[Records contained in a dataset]
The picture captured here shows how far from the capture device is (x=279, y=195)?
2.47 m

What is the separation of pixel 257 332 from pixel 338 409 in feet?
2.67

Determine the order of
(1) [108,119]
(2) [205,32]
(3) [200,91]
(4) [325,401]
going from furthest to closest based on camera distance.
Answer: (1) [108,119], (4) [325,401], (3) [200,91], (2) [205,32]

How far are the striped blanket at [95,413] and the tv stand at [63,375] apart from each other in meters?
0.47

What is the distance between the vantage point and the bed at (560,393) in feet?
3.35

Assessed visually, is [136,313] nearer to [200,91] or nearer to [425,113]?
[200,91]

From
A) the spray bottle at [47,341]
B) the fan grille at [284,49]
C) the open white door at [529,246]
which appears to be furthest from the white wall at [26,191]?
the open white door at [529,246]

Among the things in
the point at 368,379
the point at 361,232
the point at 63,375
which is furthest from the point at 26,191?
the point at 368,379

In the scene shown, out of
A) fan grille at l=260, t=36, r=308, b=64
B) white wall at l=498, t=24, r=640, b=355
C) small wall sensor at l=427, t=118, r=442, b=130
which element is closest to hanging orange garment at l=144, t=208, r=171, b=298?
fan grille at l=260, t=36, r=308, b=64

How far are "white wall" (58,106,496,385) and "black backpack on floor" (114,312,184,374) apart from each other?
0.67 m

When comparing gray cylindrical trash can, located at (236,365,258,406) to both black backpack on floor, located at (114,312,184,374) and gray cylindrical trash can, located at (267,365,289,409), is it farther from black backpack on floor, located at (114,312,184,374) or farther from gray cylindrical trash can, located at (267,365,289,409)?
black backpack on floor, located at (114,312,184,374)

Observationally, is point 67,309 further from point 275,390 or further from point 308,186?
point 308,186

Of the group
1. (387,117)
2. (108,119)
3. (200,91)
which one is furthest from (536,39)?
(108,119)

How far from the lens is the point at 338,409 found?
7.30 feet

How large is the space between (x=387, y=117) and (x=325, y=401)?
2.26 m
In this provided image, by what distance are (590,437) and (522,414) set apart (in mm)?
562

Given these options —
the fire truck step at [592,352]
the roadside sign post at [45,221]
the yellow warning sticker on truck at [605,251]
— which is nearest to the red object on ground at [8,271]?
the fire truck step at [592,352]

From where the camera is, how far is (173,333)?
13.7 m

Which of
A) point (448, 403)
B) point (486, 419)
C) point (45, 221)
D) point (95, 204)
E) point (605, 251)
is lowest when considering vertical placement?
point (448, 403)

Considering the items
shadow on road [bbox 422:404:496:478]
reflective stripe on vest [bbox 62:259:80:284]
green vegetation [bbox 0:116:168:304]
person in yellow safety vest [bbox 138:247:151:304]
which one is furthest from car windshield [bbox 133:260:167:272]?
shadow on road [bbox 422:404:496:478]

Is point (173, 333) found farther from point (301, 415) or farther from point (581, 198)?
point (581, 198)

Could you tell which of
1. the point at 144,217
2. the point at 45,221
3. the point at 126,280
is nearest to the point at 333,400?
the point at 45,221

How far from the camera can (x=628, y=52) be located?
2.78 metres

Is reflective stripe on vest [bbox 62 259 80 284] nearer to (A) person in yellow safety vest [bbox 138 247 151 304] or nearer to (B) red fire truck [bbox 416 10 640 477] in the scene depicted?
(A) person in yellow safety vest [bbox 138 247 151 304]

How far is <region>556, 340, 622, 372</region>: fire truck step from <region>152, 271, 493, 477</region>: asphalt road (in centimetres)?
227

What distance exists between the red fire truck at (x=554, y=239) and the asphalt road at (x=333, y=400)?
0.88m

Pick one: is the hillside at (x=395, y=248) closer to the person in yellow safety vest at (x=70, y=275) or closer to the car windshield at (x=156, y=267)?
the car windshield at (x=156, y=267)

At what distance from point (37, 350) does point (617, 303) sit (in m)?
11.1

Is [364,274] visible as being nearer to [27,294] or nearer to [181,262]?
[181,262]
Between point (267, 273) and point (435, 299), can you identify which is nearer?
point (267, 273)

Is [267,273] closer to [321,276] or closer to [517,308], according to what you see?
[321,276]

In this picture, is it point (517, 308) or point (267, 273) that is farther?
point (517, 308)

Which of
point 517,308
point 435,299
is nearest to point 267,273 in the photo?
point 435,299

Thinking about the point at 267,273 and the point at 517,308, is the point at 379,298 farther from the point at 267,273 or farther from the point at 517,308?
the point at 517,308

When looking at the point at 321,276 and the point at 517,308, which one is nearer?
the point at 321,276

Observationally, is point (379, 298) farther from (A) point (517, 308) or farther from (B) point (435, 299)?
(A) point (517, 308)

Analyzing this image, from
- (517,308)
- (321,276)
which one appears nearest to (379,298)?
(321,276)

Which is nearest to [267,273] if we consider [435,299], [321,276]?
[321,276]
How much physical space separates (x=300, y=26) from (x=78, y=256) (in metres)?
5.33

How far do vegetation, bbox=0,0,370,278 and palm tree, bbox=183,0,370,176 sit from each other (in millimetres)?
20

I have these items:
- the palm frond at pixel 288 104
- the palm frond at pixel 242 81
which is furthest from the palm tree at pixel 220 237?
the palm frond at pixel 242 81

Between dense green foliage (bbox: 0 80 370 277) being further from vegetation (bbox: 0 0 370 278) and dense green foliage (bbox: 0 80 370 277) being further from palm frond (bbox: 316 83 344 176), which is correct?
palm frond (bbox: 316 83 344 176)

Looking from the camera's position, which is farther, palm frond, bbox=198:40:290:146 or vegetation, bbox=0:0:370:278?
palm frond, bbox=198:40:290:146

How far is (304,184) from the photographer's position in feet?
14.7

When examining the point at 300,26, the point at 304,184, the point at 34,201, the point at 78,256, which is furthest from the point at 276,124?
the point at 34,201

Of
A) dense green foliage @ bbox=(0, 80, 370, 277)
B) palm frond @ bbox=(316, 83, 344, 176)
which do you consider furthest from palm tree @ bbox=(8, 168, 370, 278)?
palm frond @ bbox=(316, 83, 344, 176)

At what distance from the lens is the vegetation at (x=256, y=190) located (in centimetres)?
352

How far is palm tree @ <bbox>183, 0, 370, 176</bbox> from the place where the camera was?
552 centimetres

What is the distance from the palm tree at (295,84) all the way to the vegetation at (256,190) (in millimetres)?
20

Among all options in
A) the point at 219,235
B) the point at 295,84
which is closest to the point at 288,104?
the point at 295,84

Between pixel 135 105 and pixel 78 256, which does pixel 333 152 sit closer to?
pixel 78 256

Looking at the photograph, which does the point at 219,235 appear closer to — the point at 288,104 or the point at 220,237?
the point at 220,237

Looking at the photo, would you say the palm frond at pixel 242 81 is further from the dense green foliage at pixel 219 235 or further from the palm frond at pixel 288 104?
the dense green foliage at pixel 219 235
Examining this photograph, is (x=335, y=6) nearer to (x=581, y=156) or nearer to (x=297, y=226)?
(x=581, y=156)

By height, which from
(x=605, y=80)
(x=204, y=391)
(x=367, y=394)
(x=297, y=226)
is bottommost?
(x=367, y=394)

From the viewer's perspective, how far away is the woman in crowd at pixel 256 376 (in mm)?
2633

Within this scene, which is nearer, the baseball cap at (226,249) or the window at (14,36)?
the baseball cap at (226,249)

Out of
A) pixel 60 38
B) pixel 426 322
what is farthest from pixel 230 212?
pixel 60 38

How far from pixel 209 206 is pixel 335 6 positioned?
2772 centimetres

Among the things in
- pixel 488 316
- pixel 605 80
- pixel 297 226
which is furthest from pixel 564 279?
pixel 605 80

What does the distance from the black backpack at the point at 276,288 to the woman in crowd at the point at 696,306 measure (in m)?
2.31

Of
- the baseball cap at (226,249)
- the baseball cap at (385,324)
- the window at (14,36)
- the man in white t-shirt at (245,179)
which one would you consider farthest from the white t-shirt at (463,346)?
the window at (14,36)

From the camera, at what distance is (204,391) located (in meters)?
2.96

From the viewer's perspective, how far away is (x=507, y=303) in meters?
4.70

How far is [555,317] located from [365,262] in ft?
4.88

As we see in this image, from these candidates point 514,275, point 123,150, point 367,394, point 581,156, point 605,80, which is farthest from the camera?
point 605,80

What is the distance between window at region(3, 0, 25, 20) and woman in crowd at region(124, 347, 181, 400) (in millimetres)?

■ Problem to work on ■
Your task is to reproduce, exactly and exclusively, the lines from the one holding "How far from pixel" through the final line of the listing.

■ Task solution ■
How far from pixel 209 206 is pixel 335 6 positioned?
2772 centimetres

Among the things in
- pixel 488 316
- pixel 605 80
- pixel 297 226
which is furthest from pixel 564 279?
pixel 605 80

What does the distance from the black backpack at the point at 276,288 to the woman in crowd at the point at 696,306 measure (in m)?
2.31

Of
- the baseball cap at (226,249)
- the baseball cap at (385,324)
- the window at (14,36)
- the man in white t-shirt at (245,179)
which one would you consider farthest from the white t-shirt at (463,346)?
the window at (14,36)

From the camera, at what distance is (204,391) located (in meters)?
2.96

From the viewer's perspective, how far away is (x=507, y=303) in meters?
4.70

How far is [555,317] located from [365,262] in ft?
4.88

As we see in this image, from these candidates point 514,275, point 123,150, point 367,394, point 581,156, point 605,80, which is farthest from the camera?
point 605,80

What is the distance between window at region(3, 0, 25, 20) and woman in crowd at region(124, 347, 181, 400) (in millimetres)?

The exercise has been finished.